Stephen Kellog and the Sixers and the Ryan Montbleau Band show the new side of folk music, and a different direction for the festival. Both bands, led by young singer-songwriters, gave the audience high energy performances of folk songs with a pop twist. The Ryan Montbleau Band especially did well in this department. I really enjoyed keyboardist Jason Cohen's fluttering piano lines and fiery organ solos.
|Photo | Ptah Gabrie|
|Photo | Ptah Gabrie|
Friday night definitely belonged to ukulelemaster Jake Shimabukura. He stood alone with his ukulele on stage. And out came the most amazing playing of the festival. Shimabukura shredded through scales and arpeggios at speeds that would give Eddie Van Halen a run for his money. He closed with his signature and mind-blowing cover of "While My Guitar Gently Weeps."
|Photo | Ptah Gabrie|
English Folk legend Al Stewart (it's been over 30 years since he released his U.K. debut, Bedsitter Images) emphasizes the storytelling element in folk music. Many of his songs have a historical theme, and tell stories of European life during World War II. My favorite of Stewart's yarns described a weary Russian army beaten back by German soldiers. In between songs he chatted up the audience with stories about England and discussed American politics. I was most impressed by the fullness of his sound. Stewart engaged the audience, and teased everyone with the opening verse of The Who's "Pinball Wizard."
|Photo | Ptah Gabrie|
I always enjoy the southern bands that play fest, and this year Miami's Lee Boys put on one hell of a performance The Lee Boys heavily feature the pedal steel guitar. It's twangy sliding sound is great for country music, but slap on some overdrive and turn the volume to 10, and it's time to rock. The band moved all over the stage, and played their hearts out. Larger than life drummer Earl Walker played so hard that I thought he was going to stand up at the end of the final number, and run right through his drum set like a mad bull.
|The Lee Boys|
|Photo | Ptah Gabrie|
Grizzled-folkie and Bubbles' N.A. sponsor Waylon on HBO's series The Wire, Steve Earle performed Saturday evening. His songs about dip spitting gun slingers and big city life, all done in his raspy Dylan-esque voice, fired everyone up. His performance was preceded by a delightful set from his lovely wife Alison Moorer who eventually joined Earle on stage for some husband and wife duets. Earle, switching between acoustic guitar, Dobro and banjo, made subtle jokes about being married for too long. His set ended with a lesson on how music can end a war, followed by his homage to urban diversity, "Living in a City of Immigrants."

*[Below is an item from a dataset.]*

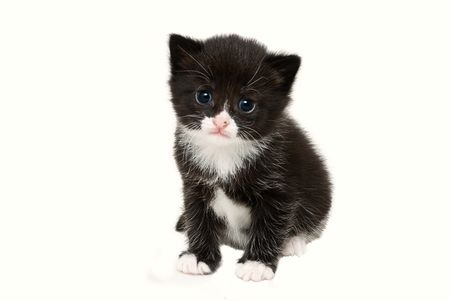 three week old tuxedo kitten,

|Steve Earle and Alison Moorer|
|Photo | Ptah Gabrie|
Even though this year's fest had some changes, it was just as fun as all the other Philly Folk Fests. The music was more diverse than previous years, but didn't stray away from the traditional side. Gene Shay's jokes are still on point, and the priceless video footage of fests past still made the time between performances enjoyable. It was interesting to be able to purchase beer, but the process to get my booze almost made it not worth it (I was carded, then I bought a ticket for $6 and finally I traded my ticket for a Hop Devil, which I had to drink in the "Beer Garden"). Aside from that, all the changes were for the better.